Consigne: Rédigez la suite de l'article sur les obligations de l'employeur en matière de diversité et d'inclusion au Québec, en reprenant juste après sa dernière phrase.

Bloc de texte:
12 août 2020

Diversité et inclusion : à quoi l’employeur doit-il s’attendre sur le champ juridique ?

Le thème de l’inclusion et la diversité est en vogue depuis les dernières années, le Canada figurant parmi les leaders mondiaux en la matière. Diverses études récentes indiquent les avantages de l’inclusion et de la diversité en milieu de travail, notamment l’innovation, la résolution efficace de problèmes et l’encouragement à la créativité. Mais il y a plus. Ces bénéfices se traduisent en un avantage concurrentiel et dans une augmentation des marges de profits. À titre illustratif, le rapport de McKinsey Global Institute de 2017[1] indique que la mise en place de mesures favorisant l’égalité hommes-femmes pourrait permettre au Canada d’accroître son PIB de 150 milliards de dollars d’ici 2026.

Or, et d’un point de vue juridique, quelles sont les obligations légales de l’employeur en matière d’inclusion et de diversité au Québec?

Droit à l’égalité

En cette matière, et pour les employeurs de juridiction provinciale, l’obligation principale est celle de respecter le droit fondamental à l’égalité consacré par la Charte des droits et libertés de la personne (la Charte) et par d’autres lois de nature supralégislative. À notre avis, ce droit ne fait pas naître d’obligations positives à l’employeur en matière de diversité et d’inclusion. Il impose toutefois aux employeurs une obligation négative de non-discrimination, notamment lors de l’embauche ou de la détermination et de l’application des conditions de travail.

Ce n’est cependant pas toute distinction qui sera considérée comme discriminatoire. En effet, pour être assimilée à de la discrimination, une distinction doit être fondée sur l’un des motifs énumérés par la Charte, tels le sexe, l’identité ou l’expression de genre, la grossesse, l’orientation sexuelle, la langue, l’origine ethnique ou nationale et le handicap.

Bien que cette obligation n’aille pas jusqu’à imposer l’embauche d’un nombre déterminé de femmes ou de membres d’une minorité visible, son respect pourrait représenter des contraintes opérationnelles ou financières importantes pour un employeur. Pensons notamment à l’embauche d’une candidate enceinte (pour le remplacement d’un congé maternité) ou bien à la réintégration d’un salarié ayant des limitations physiques importantes. Dans de telles situations, un employeur ne pourrait pas simplement mettre fin au processus d’embauche ou refuser la réintégration. Et pour cause : il est tenu d’explorer des solutions d’accommodement raisonnable pour résoudre l’impasse.

Extrait de données:
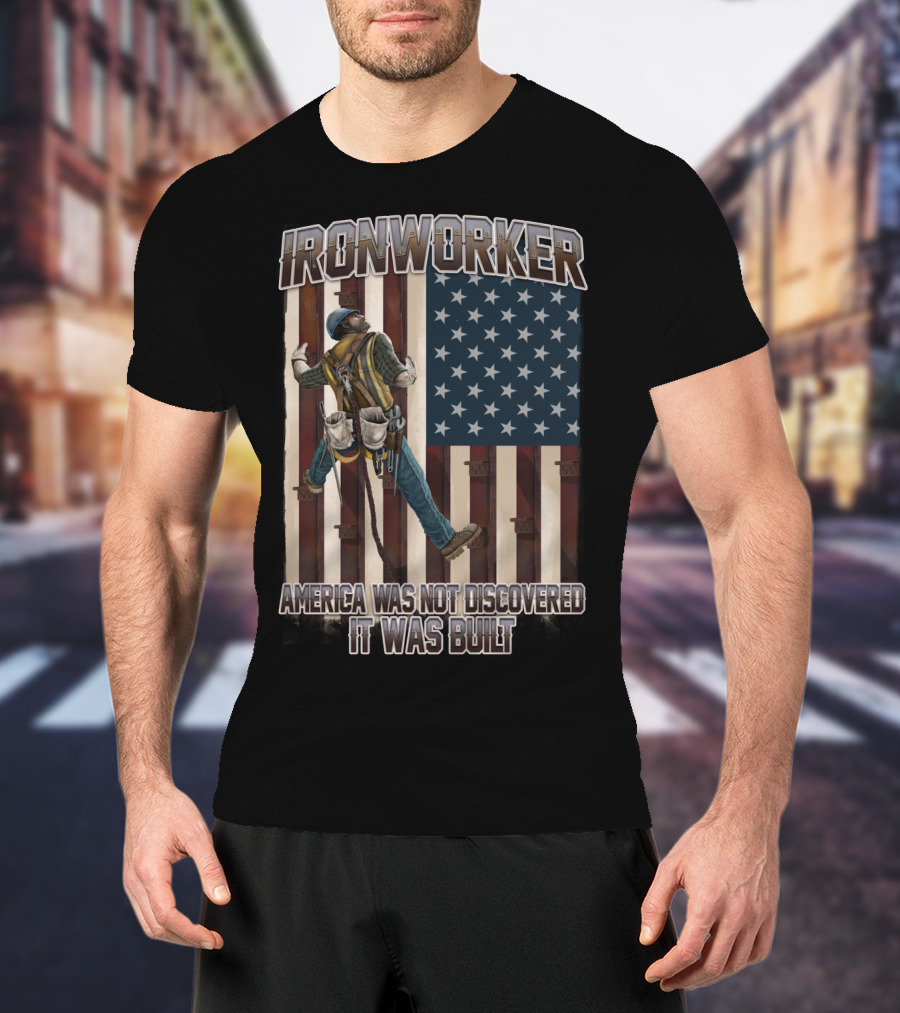 Ironworker America Was Not Discovered It Was Built T-Shirt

Réponse:
Une porte de sortie s’ouvre toutefois aux employeurs : la contrainte excessive. Essentiellement, un employeur doit démontrer que toutes les solutions envisageables d’accommodement représentent une contrainte excessive, laquelle peut se manifester entre autres par une entrave indue à l’exploitation de l’entreprise, des coûts excessifs, des risques de sécurité. Il est donc important dans un tel cas de figure pour un employeur de bien documenter le dossier et l’ensemble des démarches entreprises avant de conclure à la contrainte excessive. Cette documentation sera indispensable afin d’exempter un employeur de toute responsabilité, notamment lorsqu’il conclut à l’inexistence d’une mesure d’accommodement réaliste et raisonnable.

Équité salariale

Les obligations de l’employeur ne s’arrêtent pas là. En effet, certains enjeux liés à la place de la femme en milieu de travail ont été adressés par le législateur, et ce notamment par la reconnaissance du droit de la femme à l’équité salariale. Ce droit consiste à offrir aux personnes qui occupent un emploi à prédominance féminine une rémunération égale à celle obtenue par les personnes qui occupent un emploi à prédominance masculine de même valeur. Autrement dit, cette obligation exige plus qu’un « travail égal pour un salaire égal »; un employeur doit garantir « un salaire égal pour un travail différent, mais équivalent ».

Comment cette obligation se traduit-elle concrètement? En vertu de Loi sur l’équité salariale, les employeurs sont tenus, entre autres, d’effectuer une évaluation de maintien de l’équité salariale tous les cinq (5) ans après l’exercice initial d’équité salariale et corriger tout écart salarial constaté lors de ces évaluations à partir de la date de l’événement l’ayant généré. La correction salariale doit être faite de façon prospective, mais également rétrospective. Cette dernière est corrigée par le versement d’une somme forfaitaire alors que la première est corrigée sous forme d’un ajustement salarial.

Obligation d’information applicable aux sociétés cotées en bourse

Finalement, le règlement d’application des modifications à la Loi canadienne sur les sociétés par actions (LCSA) établit une obligation pour les sociétés cotées en bourse régies par la LCSA de divulguer, notamment, si elles disposent ou non d’une politique sur la diversité qui s’applique à leur conseil d’administration et à leur haute direction, si la politique prévoit ou non des cibles de représentation de quatre « groupes désignés » (c’est-à-dire les femmes, les autochtones, les personnes handicapées et les membres de minorités visibles) ainsi que des statistiques sur la représentation de ces groupes. Pour plus d’informations à ce sujet, veuillez consulter l’actualité juridique publiée par Norton Rose Fulbright le 8 juillet dernier en cliquant ici.

À retenir

Sans prétendre avoir traité de façon exhaustive le reflet de l’inclusion et de la diversité dans le domaine juridique, il appert de ce bref exposé que, à l’heure actuelle, en comparaison aux objectifs mis de l’avant par les études existantes sur le sujet, les obligations légales qui incombent aux employeurs de juridiction provinciale sont peu nombreuses.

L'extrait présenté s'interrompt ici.